2. The Florida Project 

 

This film owns my heart completely. Without knowing what to expect, I saw The Florida Project at London Film Festival on a Saturday morning; and came out completely in love with the filmmaking prowess of Sean Baker. Set on a stretch of highway just outside the imagined utopia of Disney World, The Florida Project follows six-year-old Moonee (Brooklynn Prince in a stunning breakout turn) and her rebellious mother Halley (Bria Vinai, another major discovery) over the course of a single summer. The two live week to week at “The Magic Castle,” a budget hotel managed by Bobby (a career-best Willem Dafoe), whose stern exterior hides a deep reservoir of kindness and compassion. Gloriously alive, it is a deeply moving and unforgettably poignant look at childhood.

1. Wonderstruck


Based on the 2011 novel by Brian Selznick, who also adapted the novel into a screenplay, Haynes recreated Manhattan for both the 1920s and 1970s to tell the story of Ben (who, following an accident has become deaf) and Rose (who was born deaf) and who secretly wish that their lives were different.
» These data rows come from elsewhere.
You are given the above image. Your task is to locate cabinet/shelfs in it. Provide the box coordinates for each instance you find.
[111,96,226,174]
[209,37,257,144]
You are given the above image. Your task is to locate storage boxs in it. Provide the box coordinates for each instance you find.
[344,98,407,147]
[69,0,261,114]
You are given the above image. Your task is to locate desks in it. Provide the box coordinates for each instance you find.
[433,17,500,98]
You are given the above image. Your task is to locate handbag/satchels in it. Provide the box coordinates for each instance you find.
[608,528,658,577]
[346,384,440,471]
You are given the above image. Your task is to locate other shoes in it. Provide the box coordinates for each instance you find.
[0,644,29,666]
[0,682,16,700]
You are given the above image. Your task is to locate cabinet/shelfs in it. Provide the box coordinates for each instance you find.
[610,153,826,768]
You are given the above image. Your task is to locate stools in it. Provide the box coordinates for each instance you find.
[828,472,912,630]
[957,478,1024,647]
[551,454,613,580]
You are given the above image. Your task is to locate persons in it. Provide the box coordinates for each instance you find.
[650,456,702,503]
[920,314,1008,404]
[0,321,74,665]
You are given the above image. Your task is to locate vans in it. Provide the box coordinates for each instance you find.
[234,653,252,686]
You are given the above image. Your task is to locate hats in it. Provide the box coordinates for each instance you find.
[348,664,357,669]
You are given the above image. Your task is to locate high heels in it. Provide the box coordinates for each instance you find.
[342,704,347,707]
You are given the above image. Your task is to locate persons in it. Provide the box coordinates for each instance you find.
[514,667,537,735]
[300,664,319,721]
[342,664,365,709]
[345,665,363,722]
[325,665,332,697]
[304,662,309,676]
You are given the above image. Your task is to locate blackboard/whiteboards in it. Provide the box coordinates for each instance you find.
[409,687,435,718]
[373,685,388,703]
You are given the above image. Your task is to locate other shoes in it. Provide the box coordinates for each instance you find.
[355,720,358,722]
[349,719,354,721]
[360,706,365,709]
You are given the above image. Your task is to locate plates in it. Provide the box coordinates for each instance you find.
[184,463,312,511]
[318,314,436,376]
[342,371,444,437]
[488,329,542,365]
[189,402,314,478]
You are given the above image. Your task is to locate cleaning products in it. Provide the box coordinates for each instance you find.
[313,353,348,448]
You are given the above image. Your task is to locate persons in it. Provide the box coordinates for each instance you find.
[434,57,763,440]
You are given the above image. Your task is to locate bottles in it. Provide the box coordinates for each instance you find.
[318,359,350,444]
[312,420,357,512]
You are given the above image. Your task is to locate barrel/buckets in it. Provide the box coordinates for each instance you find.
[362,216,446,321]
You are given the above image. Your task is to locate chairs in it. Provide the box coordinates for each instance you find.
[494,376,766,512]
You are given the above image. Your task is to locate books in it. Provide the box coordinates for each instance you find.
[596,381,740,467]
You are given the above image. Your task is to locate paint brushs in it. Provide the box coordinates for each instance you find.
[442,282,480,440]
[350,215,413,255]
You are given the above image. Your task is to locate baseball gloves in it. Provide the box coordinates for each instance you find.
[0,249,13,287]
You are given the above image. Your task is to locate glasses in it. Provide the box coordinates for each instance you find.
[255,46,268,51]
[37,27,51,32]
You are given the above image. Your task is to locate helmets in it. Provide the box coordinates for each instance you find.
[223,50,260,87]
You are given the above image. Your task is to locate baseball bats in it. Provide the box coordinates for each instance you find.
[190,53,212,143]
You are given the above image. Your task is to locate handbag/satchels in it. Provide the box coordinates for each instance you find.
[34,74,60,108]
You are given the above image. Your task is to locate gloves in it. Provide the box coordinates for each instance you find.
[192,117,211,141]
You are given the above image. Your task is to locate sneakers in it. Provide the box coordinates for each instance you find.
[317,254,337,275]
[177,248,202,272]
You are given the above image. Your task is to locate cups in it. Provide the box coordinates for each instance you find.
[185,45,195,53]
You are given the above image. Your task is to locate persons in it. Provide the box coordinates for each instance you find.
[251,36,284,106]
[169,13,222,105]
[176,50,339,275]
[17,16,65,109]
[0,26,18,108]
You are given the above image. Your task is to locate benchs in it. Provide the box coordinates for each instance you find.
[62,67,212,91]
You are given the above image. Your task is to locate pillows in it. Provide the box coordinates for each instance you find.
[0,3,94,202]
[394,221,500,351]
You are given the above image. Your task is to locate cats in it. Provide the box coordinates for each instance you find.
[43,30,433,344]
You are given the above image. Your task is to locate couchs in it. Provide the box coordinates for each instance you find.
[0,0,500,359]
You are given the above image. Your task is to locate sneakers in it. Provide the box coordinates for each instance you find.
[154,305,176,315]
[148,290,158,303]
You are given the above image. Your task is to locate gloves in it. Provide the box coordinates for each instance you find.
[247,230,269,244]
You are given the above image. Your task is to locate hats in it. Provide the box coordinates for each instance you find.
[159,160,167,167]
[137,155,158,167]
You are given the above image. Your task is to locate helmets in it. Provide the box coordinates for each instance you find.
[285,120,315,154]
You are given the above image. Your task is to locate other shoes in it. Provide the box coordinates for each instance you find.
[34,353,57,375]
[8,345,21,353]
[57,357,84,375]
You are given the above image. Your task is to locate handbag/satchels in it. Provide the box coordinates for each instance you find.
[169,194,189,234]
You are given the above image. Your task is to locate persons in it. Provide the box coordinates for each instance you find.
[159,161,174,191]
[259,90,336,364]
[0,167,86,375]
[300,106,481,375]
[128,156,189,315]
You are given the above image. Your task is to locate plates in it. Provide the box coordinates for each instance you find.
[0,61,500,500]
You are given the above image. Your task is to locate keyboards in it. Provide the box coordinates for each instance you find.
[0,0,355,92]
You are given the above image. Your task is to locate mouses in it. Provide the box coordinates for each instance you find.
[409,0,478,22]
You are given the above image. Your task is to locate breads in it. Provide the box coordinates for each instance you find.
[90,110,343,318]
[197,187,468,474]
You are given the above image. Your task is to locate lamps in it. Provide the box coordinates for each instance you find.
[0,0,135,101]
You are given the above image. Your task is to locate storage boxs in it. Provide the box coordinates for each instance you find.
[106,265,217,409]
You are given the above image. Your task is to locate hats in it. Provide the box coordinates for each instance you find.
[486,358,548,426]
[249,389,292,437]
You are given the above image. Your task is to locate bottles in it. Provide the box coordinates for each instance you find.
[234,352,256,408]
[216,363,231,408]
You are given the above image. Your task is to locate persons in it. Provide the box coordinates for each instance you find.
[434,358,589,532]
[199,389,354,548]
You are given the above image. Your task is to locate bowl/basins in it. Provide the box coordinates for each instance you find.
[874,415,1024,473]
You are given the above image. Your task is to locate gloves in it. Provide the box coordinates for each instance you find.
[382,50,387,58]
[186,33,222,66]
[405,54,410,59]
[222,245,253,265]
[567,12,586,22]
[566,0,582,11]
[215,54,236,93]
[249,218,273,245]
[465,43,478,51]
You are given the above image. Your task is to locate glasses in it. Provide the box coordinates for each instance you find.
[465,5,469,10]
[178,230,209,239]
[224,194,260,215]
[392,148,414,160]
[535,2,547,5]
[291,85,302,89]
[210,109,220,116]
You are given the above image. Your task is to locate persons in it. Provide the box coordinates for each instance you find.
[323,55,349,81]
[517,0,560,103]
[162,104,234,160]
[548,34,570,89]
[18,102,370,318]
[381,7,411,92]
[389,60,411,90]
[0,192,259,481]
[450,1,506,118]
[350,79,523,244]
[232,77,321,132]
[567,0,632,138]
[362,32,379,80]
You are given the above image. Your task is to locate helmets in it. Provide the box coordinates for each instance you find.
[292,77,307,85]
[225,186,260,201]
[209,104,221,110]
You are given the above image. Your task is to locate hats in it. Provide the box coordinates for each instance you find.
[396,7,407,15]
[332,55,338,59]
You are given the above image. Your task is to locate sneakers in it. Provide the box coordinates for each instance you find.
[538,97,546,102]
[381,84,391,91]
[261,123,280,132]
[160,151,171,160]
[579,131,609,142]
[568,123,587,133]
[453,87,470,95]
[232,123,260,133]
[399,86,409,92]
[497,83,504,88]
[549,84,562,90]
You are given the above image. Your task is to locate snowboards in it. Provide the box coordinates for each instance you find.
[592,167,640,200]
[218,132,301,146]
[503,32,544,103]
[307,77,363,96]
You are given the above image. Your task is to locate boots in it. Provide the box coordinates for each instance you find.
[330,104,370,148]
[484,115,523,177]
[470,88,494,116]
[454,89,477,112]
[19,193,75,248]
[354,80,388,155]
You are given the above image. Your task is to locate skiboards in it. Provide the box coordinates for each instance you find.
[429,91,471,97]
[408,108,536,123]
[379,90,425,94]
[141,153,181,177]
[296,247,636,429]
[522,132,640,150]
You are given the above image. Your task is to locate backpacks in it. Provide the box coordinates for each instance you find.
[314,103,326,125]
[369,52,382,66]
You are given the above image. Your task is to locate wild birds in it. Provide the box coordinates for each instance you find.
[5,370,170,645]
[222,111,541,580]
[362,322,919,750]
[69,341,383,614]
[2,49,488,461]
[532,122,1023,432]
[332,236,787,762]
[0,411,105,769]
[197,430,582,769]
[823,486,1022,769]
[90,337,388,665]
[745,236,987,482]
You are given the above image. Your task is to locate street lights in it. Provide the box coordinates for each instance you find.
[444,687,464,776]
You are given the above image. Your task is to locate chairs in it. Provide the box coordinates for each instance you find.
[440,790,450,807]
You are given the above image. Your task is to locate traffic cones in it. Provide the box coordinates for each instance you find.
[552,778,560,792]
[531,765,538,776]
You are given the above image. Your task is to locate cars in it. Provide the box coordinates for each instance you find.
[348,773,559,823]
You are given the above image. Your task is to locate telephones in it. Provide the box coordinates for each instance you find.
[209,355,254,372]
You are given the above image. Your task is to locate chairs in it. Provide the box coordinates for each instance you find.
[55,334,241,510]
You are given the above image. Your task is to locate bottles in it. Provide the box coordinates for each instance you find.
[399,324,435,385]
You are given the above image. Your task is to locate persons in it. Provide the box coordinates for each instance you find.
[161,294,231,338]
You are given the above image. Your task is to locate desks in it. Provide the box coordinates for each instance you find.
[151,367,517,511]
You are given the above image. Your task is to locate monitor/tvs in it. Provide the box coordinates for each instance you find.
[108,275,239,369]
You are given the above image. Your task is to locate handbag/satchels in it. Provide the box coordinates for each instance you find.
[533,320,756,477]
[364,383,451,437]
Ben longs for the father he's never known, while Rose dreams of a mysterious actress whose life she chronicles in a scrapbook. Despite the distinct periods and palettes — Ben’s 1970s story unfolds in color, Rose’s 1920s in black and white — the story, the editing and the children’s deafness underscore that these two are deeply connected. With intricate attention to detail and a luxurious beauty we've come to expect from Haynes, it packs an emotional punch that is hard to leave behind once the credits start rolling.